● CHALLENGE A
List every business or facility that the passage on the Waywayseecappo First Nation names as located in the Birdtail valley near PTH 45.

● READING PASSAGE

The Waywayseecappo First Nation () is a First Nations band government whose reserve is located twenty miles (32 km) east of Russell, Manitoba, Canada. The First Nation's reserve is 10,059 hectare (24,856 acres) and is located near the southwestern corner of the Riding Mountain National Park. It is bordered by the Rural Municipality of Rossburn and the Rural Municipality of Silver Creek. The First Nation also hold interest together with 32 other First Nations on the 37.1 hectare (91.7 acre) Treaty Four Reserve Grounds (Indian Reserve No. 77), located adjacent to Fort Qu'Appelle. Its population was 1,219 in 2011. They are home of the MJHL team Waywayseecappo Wolverines. There are several businesses located in the Birdtail valley near PTH 45, such as a gas station, food mart, gaming centre, health centre, daycare, and community arena complex. As of April 1, 2014, the RMCP is no longer in the community, being replaced by the Manitoba First Nations Police Service.

● EXERCISE INPUTS

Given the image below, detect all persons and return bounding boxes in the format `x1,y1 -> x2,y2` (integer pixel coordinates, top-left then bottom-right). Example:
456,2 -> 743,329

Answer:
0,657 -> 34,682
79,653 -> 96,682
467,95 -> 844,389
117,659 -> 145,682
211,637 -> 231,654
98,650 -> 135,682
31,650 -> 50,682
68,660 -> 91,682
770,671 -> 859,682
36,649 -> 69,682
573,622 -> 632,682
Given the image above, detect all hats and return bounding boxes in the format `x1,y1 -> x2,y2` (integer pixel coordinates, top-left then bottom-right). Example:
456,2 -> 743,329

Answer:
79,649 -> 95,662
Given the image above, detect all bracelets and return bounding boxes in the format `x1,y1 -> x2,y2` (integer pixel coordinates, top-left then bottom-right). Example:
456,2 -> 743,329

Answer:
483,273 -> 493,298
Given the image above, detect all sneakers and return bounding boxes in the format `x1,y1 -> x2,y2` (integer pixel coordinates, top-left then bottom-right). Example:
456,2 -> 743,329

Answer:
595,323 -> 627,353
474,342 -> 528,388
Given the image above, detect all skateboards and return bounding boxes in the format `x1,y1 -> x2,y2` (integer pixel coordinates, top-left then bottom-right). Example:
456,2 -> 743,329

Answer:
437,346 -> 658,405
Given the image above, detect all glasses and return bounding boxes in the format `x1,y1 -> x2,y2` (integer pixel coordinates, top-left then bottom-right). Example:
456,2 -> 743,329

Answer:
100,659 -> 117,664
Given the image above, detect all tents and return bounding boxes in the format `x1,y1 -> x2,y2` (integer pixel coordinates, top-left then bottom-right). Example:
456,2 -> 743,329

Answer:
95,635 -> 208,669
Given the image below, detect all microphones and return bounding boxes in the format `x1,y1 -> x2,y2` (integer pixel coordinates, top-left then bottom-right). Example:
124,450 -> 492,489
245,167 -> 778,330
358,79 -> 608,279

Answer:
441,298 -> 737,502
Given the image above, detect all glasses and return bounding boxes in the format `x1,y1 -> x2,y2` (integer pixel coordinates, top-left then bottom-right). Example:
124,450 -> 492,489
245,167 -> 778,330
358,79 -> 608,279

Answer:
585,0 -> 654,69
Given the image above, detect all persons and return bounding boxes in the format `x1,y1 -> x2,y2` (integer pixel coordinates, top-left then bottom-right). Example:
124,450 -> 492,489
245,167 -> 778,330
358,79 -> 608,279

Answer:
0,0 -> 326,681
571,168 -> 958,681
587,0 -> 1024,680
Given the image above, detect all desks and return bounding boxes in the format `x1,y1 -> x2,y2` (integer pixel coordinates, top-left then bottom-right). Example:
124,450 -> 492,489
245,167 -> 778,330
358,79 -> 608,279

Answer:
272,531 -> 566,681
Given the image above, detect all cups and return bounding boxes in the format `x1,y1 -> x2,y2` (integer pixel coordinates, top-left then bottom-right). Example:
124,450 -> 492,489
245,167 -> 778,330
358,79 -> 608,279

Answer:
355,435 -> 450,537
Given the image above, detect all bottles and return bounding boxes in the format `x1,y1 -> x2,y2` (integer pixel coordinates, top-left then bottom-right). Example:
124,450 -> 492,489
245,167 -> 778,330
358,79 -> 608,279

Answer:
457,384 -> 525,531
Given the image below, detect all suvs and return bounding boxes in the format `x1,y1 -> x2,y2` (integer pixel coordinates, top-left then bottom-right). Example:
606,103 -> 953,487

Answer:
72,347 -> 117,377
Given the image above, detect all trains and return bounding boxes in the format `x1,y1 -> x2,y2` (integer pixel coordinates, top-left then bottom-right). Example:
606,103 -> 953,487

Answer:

● CHALLENGE B
Reproduce the lines of the records starting at the line that contains "Given the image below, detect all suvs" and ending at the line that contains "72,347 -> 117,377".

● REPLY A
- gas station
- food mart
- gaming centre
- health centre
- daycare
- community arena complex

● REPLY B
Given the image below, detect all suvs and return bounding boxes in the format `x1,y1 -> x2,y2` (integer pixel coordinates, top-left then bottom-right). Example:
606,103 -> 953,487

Answer:
72,347 -> 117,377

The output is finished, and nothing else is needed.